DATA PROVIDED:

==========

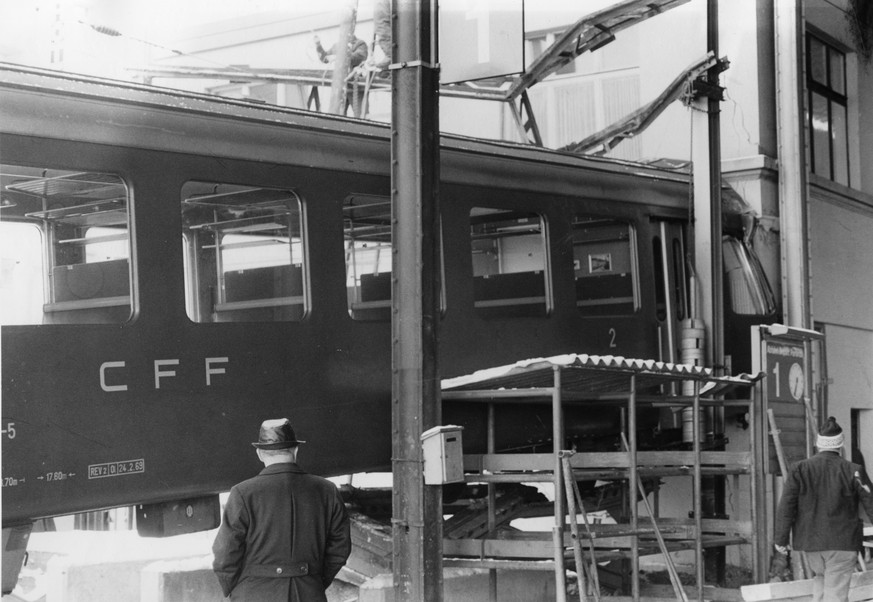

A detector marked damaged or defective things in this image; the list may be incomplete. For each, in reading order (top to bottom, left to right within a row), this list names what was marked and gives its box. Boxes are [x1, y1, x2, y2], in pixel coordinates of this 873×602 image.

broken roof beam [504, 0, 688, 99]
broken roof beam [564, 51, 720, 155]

==========

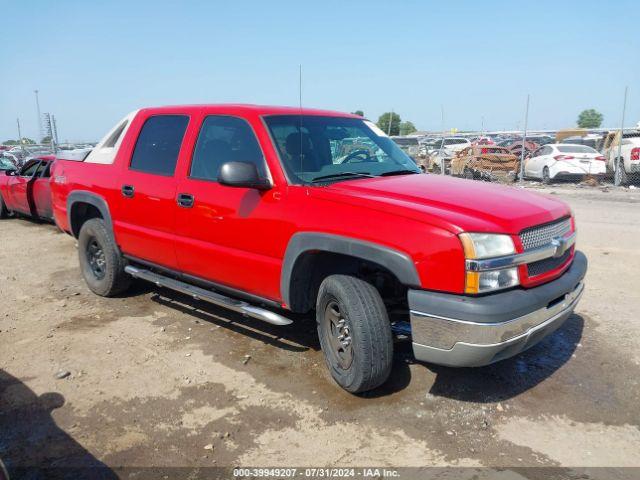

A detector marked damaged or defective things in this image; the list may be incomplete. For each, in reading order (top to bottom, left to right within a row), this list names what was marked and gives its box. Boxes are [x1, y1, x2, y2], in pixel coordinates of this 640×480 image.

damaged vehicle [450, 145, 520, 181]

==========

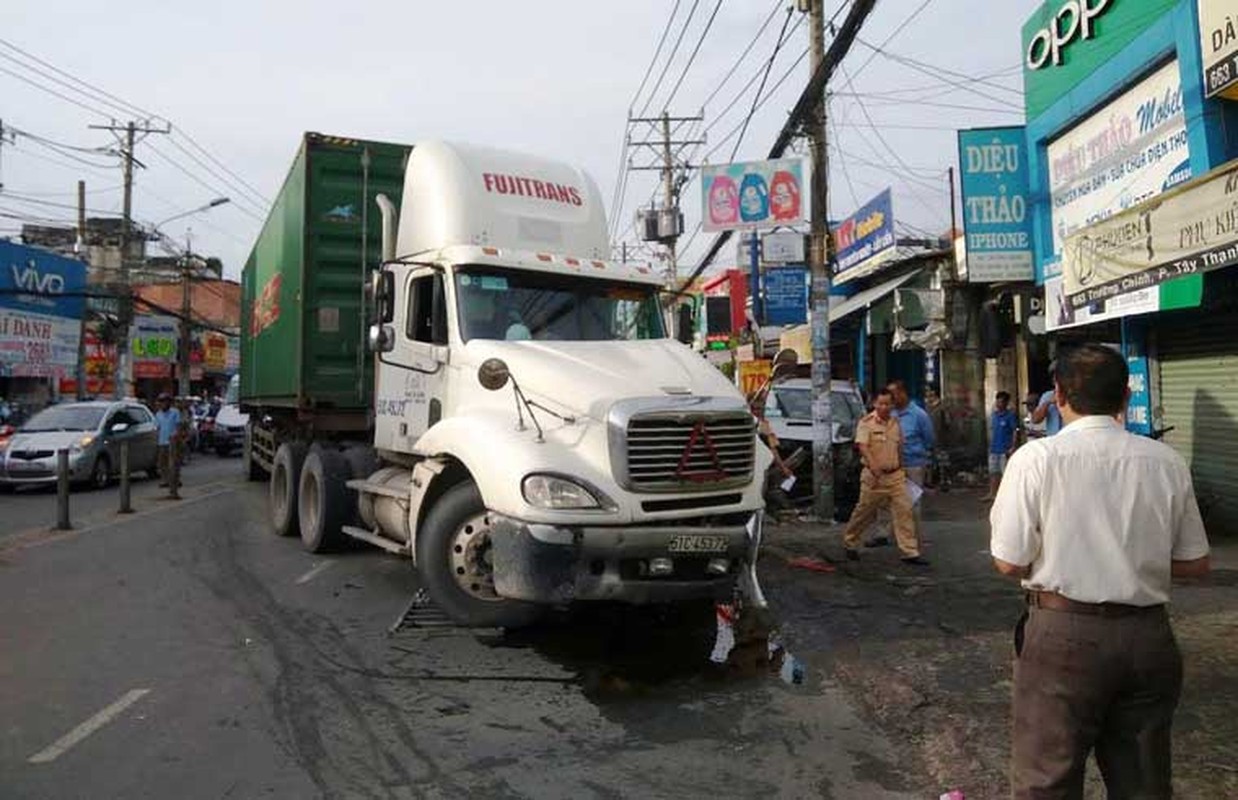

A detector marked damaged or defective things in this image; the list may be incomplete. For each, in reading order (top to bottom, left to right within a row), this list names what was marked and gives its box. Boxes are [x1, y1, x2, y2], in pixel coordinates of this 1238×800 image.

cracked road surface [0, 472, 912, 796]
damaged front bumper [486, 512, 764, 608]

==========

Reproduce only the material between the lines holding "this 640×480 image." and "damaged vehicle [450, 145, 520, 181]", inclusive, swapping "detector" for "scanner" and leaving everything else unchanged.

A scanner marked damaged or defective things in this image; the list may be incomplete. For each, in reading order (top to bottom, left to right within a row), this list names what was marked and gives its box. Boxes are [x1, y1, x2, y2], in pixel coordinates of this 640×480 image.

damaged vehicle [450, 145, 520, 181]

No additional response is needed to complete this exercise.